There's more. There's always more. 
*I am grateful for blue skies. I am tired of being trapped in my life and not being able to travel at will. I love time with my family. 
*I'm scared of the things that happen in my country and the finger pointing that is so out of control it's frightening. I'm grateful for the good souls that reach out and help and do the right thing under any and every circumstance. I'm scared of my freedoms being trampled on and losing the things that have made America the Land of the Free and Home of the Brave. I am grateful there are still patriots who will stand up for this great land; people who understand the concept of patriotism-brave men and women who realize the blessing it really is. 
*I can't breathe, but I'm grateful for modern medicine, a phenomenal doctor, a great boss and co-workers who are willing to step in and help me without batting an eye. I am EXTENSIVELY grateful to those who have shown concern for my health and understand the sacrifices I have made for others to feel safe and comfortable. Thank you for understanding I need to be healthy now. You'll never know what that means to me. To understand that I mean something is very humbling. I am so grateful for kind and generous hearts that work for my well being. 
*I miss people who don't seem to be as close me-because of distance or time, whether they are busy or have things they are dealing with, are restrained because of mandates and recommendations, or just need a change from Heather scenery. But I love them nonetheless because love never dies. It grows, and there's always room for more with plenty to go around. 

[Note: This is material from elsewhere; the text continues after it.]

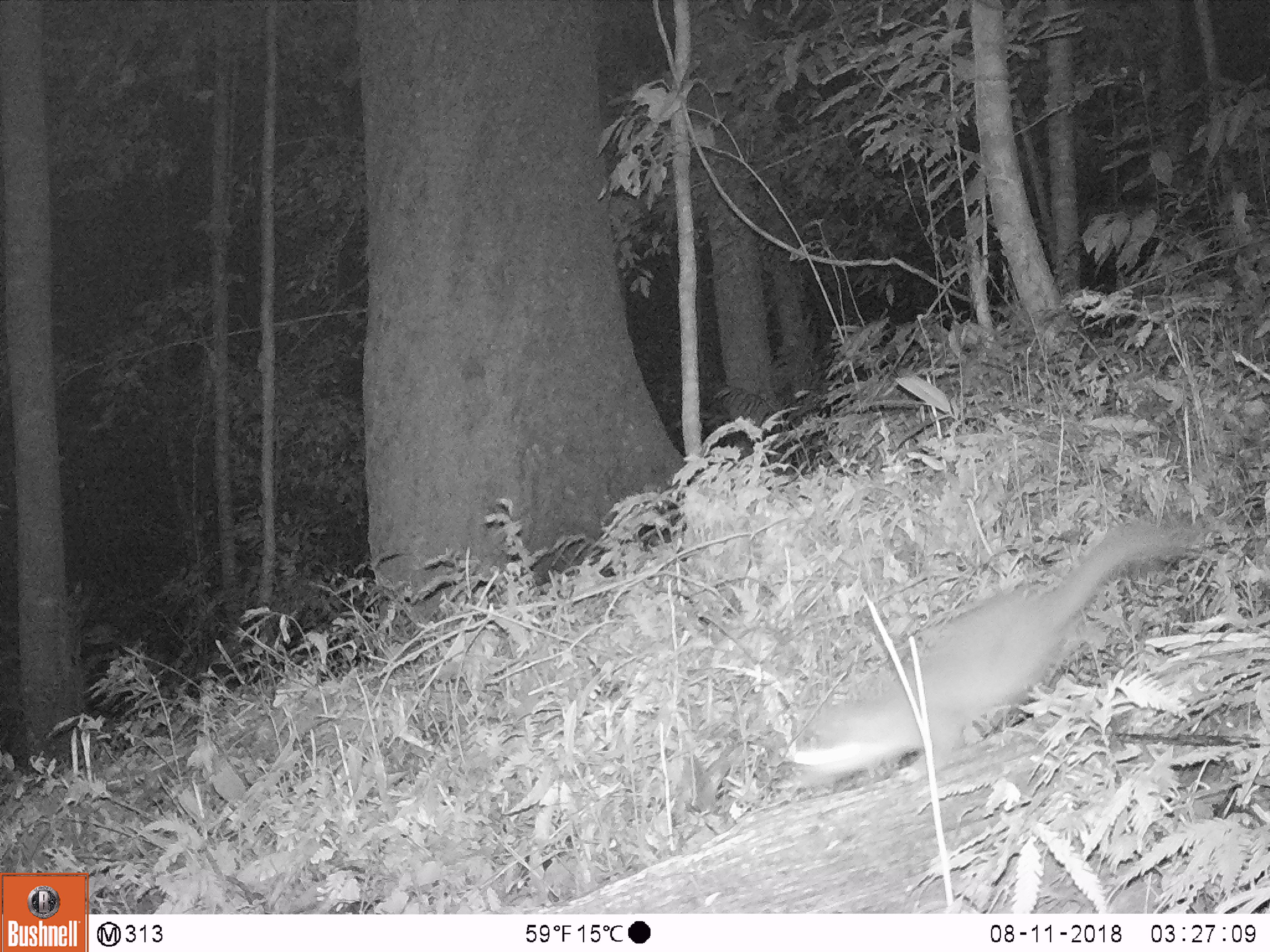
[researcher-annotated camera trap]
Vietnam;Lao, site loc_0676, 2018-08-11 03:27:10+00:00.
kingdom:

*I get frustrated when life feels heavy and I let it get to me, but I also realize I am human and I can't always hold the world up. Sometimes I need to share the burden and I'm grateful for the people that assist me in this. 
*Family is important, and many times family reaches far beyond anything that binds us together as blood. By the same token, sometimes blood is not enough to bring people together, so we make the family we need in those around us. It's all good and all rewarding. And painful. 

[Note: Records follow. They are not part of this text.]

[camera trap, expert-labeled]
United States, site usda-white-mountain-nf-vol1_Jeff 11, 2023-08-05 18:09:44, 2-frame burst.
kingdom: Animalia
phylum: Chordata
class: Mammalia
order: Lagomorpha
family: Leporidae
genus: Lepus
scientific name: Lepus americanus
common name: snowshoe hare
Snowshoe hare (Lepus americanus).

                                                                                                                    And needed
*I'm scared that time goes too fast and that we waste so many opportunities to connect and preserve relationships, but I know life is hard and we can't do it all. I love having the chance to do kind things for others and am so grateful for the kindnesses given to me. I see the clouds of doom and gloom in the world, but search every moment for light and silver linings and I will never give up. I understand cruelty is part of life, but I seek to erase it with kindness and show there is infinitely more kindness in the world than the alternative. I will always yearn for travel and adventure but I am content with my home. I fight anxiety and sadness, weariness and loneliness, but the important part is that I FIGHT. Kindness, hope, and love are my weapons. And I am grateful.